# WHAT YOU NEED TO DO
Turn the rows below into a JSON array of strings, with one string for each line and no blank lines.

***

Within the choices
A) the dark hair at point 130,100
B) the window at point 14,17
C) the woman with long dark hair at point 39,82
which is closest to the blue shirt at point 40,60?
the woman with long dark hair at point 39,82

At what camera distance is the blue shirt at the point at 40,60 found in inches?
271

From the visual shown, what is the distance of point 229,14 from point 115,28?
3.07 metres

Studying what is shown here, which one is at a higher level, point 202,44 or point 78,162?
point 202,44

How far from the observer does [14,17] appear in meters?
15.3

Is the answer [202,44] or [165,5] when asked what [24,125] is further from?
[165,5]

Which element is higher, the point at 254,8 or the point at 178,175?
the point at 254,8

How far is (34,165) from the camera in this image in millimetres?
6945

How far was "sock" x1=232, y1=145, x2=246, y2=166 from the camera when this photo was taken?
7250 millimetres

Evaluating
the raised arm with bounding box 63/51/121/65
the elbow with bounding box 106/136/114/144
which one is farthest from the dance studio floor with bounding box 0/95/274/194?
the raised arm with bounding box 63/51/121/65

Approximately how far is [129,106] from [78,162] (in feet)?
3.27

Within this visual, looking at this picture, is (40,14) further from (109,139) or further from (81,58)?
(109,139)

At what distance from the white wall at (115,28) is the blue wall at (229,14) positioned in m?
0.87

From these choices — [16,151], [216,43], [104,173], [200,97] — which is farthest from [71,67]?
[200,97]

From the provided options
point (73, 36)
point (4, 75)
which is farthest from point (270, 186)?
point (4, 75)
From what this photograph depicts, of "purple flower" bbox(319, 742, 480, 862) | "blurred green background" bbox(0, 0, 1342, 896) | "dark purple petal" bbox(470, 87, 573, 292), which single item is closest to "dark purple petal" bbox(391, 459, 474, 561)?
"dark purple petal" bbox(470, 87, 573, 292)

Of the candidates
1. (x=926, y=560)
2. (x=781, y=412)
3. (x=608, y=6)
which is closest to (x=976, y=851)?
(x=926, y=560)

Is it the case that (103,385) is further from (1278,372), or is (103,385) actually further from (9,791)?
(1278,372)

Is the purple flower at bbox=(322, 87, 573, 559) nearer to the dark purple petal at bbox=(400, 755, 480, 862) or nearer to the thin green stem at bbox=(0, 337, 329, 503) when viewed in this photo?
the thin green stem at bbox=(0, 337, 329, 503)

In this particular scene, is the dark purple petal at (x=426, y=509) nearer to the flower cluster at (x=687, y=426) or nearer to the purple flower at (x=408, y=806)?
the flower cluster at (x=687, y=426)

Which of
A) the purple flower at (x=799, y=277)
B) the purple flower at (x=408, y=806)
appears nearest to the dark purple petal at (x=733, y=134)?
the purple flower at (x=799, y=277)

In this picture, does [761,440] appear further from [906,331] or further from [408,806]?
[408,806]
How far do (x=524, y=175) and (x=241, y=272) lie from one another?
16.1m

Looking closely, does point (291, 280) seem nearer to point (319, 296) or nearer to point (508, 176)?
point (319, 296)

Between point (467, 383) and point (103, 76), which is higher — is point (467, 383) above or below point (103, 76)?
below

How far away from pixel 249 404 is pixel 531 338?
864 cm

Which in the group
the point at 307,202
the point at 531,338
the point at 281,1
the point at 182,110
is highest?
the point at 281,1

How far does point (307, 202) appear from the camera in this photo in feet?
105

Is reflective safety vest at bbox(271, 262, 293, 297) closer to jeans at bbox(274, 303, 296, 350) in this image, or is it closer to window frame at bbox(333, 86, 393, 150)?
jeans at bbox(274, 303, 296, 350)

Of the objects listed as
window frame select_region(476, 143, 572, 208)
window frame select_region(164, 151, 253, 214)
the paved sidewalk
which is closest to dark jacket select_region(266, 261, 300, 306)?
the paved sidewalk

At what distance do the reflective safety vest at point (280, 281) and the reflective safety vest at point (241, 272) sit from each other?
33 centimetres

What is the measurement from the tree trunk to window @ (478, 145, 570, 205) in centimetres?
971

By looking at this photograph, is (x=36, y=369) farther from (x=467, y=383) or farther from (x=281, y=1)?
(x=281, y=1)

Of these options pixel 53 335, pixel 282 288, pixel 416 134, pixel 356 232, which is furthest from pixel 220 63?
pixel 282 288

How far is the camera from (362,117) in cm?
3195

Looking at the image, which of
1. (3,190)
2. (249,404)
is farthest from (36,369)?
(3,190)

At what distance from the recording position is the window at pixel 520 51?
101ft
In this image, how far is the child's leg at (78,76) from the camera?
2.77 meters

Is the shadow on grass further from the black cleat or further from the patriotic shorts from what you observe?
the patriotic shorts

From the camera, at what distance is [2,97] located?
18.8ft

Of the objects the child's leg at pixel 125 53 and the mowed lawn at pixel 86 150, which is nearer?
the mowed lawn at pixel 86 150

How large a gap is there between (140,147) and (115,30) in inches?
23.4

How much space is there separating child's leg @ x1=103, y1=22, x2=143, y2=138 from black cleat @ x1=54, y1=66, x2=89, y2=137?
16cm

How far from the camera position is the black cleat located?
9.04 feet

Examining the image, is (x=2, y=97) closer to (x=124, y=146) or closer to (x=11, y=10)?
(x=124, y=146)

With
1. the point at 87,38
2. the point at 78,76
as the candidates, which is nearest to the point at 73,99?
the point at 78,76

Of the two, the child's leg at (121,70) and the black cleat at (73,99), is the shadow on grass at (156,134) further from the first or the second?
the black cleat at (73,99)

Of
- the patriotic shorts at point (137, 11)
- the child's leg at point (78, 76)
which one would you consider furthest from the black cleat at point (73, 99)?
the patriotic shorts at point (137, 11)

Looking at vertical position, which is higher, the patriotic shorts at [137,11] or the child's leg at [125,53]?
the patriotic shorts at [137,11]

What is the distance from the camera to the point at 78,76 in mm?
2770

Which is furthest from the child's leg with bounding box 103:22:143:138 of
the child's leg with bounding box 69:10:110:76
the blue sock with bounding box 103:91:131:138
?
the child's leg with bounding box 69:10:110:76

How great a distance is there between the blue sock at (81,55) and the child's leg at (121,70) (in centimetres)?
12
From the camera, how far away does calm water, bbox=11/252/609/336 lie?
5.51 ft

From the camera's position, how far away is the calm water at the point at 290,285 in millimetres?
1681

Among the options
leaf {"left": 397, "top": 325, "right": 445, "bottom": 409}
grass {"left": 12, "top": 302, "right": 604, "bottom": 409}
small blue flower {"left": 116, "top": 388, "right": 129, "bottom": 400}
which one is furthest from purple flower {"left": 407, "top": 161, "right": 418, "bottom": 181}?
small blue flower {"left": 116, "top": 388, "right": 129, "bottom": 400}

***

# ANSWER FOR THIS EXERCISE
[
  "Within the choices",
  "A) the dark hair at point 130,100",
  "B) the window at point 14,17",
  "C) the woman with long dark hair at point 39,82",
  "which is closest to the blue shirt at point 40,60?",
  "the woman with long dark hair at point 39,82",
  "At what camera distance is the blue shirt at the point at 40,60 found in inches?",
  "271",
  "From the visual shown, what is the distance of point 229,14 from point 115,28?",
  "3.07 metres",
  "Studying what is shown here, which one is at a higher level, point 202,44 or point 78,162?",
  "point 202,44",
  "How far from the observer does [14,17] appear in meters?",
  "15.3",
  "Is the answer [202,44] or [165,5] when asked what [24,125] is further from?",
  "[165,5]",
  "Which element is higher, the point at 254,8 or the point at 178,175?",
  "the point at 254,8",
  "How far is (34,165) from the camera in this image in millimetres?",
  "6945",
  "How far was \"sock\" x1=232, y1=145, x2=246, y2=166 from the camera when this photo was taken?",
  "7250 millimetres",
  "Evaluating",
  "the raised arm with bounding box 63/51/121/65",
  "the elbow with bounding box 106/136/114/144",
  "which one is farthest from the dance studio floor with bounding box 0/95/274/194?",
  "the raised arm with bounding box 63/51/121/65",
  "Approximately how far is [129,106] from [78,162] (in feet)?",
  "3.27",
  "Within this visual, looking at this picture, is (40,14) further from (109,139) or further from (81,58)?",
  "(109,139)",
  "At what distance from the white wall at (115,28) is the blue wall at (229,14) positioned in m?",
  "0.87",
  "From these choices — [16,151], [216,43], [104,173], [200,97] — which is farthest from [71,67]?",
  "[200,97]",
  "From the provided options",
  "point (73, 36)",
  "point (4, 75)",
  "which is farthest from point (270, 186)?",
  "point (4, 75)",
  "From what this photograph depicts, of \"purple flower\" bbox(319, 742, 480, 862) | \"blurred green background\" bbox(0, 0, 1342, 896) | \"dark purple petal\" bbox(470, 87, 573, 292), which single item is closest to \"dark purple petal\" bbox(391, 459, 474, 561)?",
  "\"dark purple petal\" bbox(470, 87, 573, 292)",
  "Of the candidates",
  "1. (x=926, y=560)",
  "2. (x=781, y=412)",
  "3. (x=608, y=6)",
  "which is closest to (x=976, y=851)?",
  "(x=926, y=560)",
  "Is it the case that (103,385) is further from (1278,372), or is (103,385) actually further from (9,791)?",
  "(1278,372)",
  "Is the purple flower at bbox=(322, 87, 573, 559) nearer to the dark purple petal at bbox=(400, 755, 480, 862) or nearer to the thin green stem at bbox=(0, 337, 329, 503) when viewed in this photo?",
  "the thin green stem at bbox=(0, 337, 329, 503)",
  "In this particular scene, is the dark purple petal at (x=426, y=509) nearer to the flower cluster at (x=687, y=426) or nearer to the purple flower at (x=408, y=806)?",
  "the flower cluster at (x=687, y=426)",
  "Which of",
  "A) the purple flower at (x=799, y=277)",
  "B) the purple flower at (x=408, y=806)",
  "appears nearest to the dark purple petal at (x=733, y=134)?",
  "the purple flower at (x=799, y=277)",
  "In this picture, does [761,440] appear further from [906,331] or further from [408,806]?",
  "[408,806]",
  "How far do (x=524, y=175) and (x=241, y=272) lie from one another?",
  "16.1m",
  "Looking closely, does point (291, 280) seem nearer to point (319, 296) or nearer to point (508, 176)?",
  "point (319, 296)",
  "Between point (467, 383) and point (103, 76), which is higher — is point (467, 383) above or below point (103, 76)?",
  "below",
  "How far away from pixel 249 404 is pixel 531 338?",
  "864 cm",
  "Which in the group",
  "the point at 307,202",
  "the point at 531,338",
  "the point at 281,1",
  "the point at 182,110",
  "is highest?",
  "the point at 281,1",
  "How far does point (307, 202) appear from the camera in this photo in feet?",
  "105",
  "Is reflective safety vest at bbox(271, 262, 293, 297) closer to jeans at bbox(274, 303, 296, 350) in this image, or is it closer to window frame at bbox(333, 86, 393, 150)?",
  "jeans at bbox(274, 303, 296, 350)",
  "Of the objects listed as",
  "window frame select_region(476, 143, 572, 208)",
  "window frame select_region(164, 151, 253, 214)",
  "the paved sidewalk",
  "which is closest to dark jacket select_region(266, 261, 300, 306)?",
  "the paved sidewalk",
  "At what distance do the reflective safety vest at point (280, 281) and the reflective safety vest at point (241, 272) sit from each other?",
  "33 centimetres",
  "What is the measurement from the tree trunk to window @ (478, 145, 570, 205) in centimetres?",
  "971",
  "By looking at this photograph, is (x=36, y=369) farther from (x=467, y=383) or farther from (x=281, y=1)?",
  "(x=281, y=1)",
  "Of these options pixel 53 335, pixel 282 288, pixel 416 134, pixel 356 232, which is furthest from pixel 220 63?",
  "pixel 282 288",
  "How far is the camera from (362,117) in cm?",
  "3195",
  "Looking at the image, which of",
  "1. (3,190)",
  "2. (249,404)",
  "is farthest from (36,369)?",
  "(3,190)",
  "At what distance from the recording position is the window at pixel 520 51?",
  "101ft",
  "In this image, how far is the child's leg at (78,76) from the camera?",
  "2.77 meters",
  "Is the shadow on grass further from the black cleat or further from the patriotic shorts from what you observe?",
  "the patriotic shorts",
  "From the camera, at what distance is [2,97] located?",
  "18.8ft",
  "Of the objects the child's leg at pixel 125 53 and the mowed lawn at pixel 86 150, which is nearer?",
  "the mowed lawn at pixel 86 150",
  "How large a gap is there between (140,147) and (115,30) in inches?",
  "23.4",
  "How much space is there separating child's leg @ x1=103, y1=22, x2=143, y2=138 from black cleat @ x1=54, y1=66, x2=89, y2=137?",
  "16cm",
  "How far from the camera position is the black cleat located?",
  "9.04 feet",
  "Examining the image, is (x=2, y=97) closer to (x=124, y=146) or closer to (x=11, y=10)?",
  "(x=124, y=146)",
  "With",
  "1. the point at 87,38",
  "2. the point at 78,76",
  "as the candidates, which is nearest to the point at 73,99?",
  "the point at 78,76",
  "Of the two, the child's leg at (121,70) and the black cleat at (73,99), is the shadow on grass at (156,134) further from the first or the second?",
  "the black cleat at (73,99)",
  "Of",
  "- the patriotic shorts at point (137, 11)",
  "- the child's leg at point (78, 76)",
  "which one would you consider furthest from the black cleat at point (73, 99)?",
  "the patriotic shorts at point (137, 11)",
  "Looking at vertical position, which is higher, the patriotic shorts at [137,11] or the child's leg at [125,53]?",
  "the patriotic shorts at [137,11]",
  "What is the distance from the camera to the point at 78,76 in mm?",
  "2770",
  "Which is furthest from the child's leg with bounding box 103:22:143:138 of",
  "the child's leg with bounding box 69:10:110:76",
  "the blue sock with bounding box 103:91:131:138",
  "?",
  "the child's leg with bounding box 69:10:110:76",
  "How great a distance is there between the blue sock at (81,55) and the child's leg at (121,70) (in centimetres)?",
  "12",
  "From the camera, how far away does calm water, bbox=11/252/609/336 lie?",
  "5.51 ft",
  "From the camera's position, how far away is the calm water at the point at 290,285 in millimetres?",
  "1681",
  "Among the options",
  "leaf {\"left\": 397, \"top\": 325, \"right\": 445, \"bottom\": 409}",
  "grass {\"left\": 12, \"top\": 302, \"right\": 604, \"bottom\": 409}",
  "small blue flower {\"left\": 116, \"top\": 388, \"right\": 129, \"bottom\": 400}",
  "which one is furthest from purple flower {\"left\": 407, \"top\": 161, \"right\": 418, \"bottom\": 181}?",
  "small blue flower {\"left\": 116, \"top\": 388, \"right\": 129, \"bottom\": 400}"
]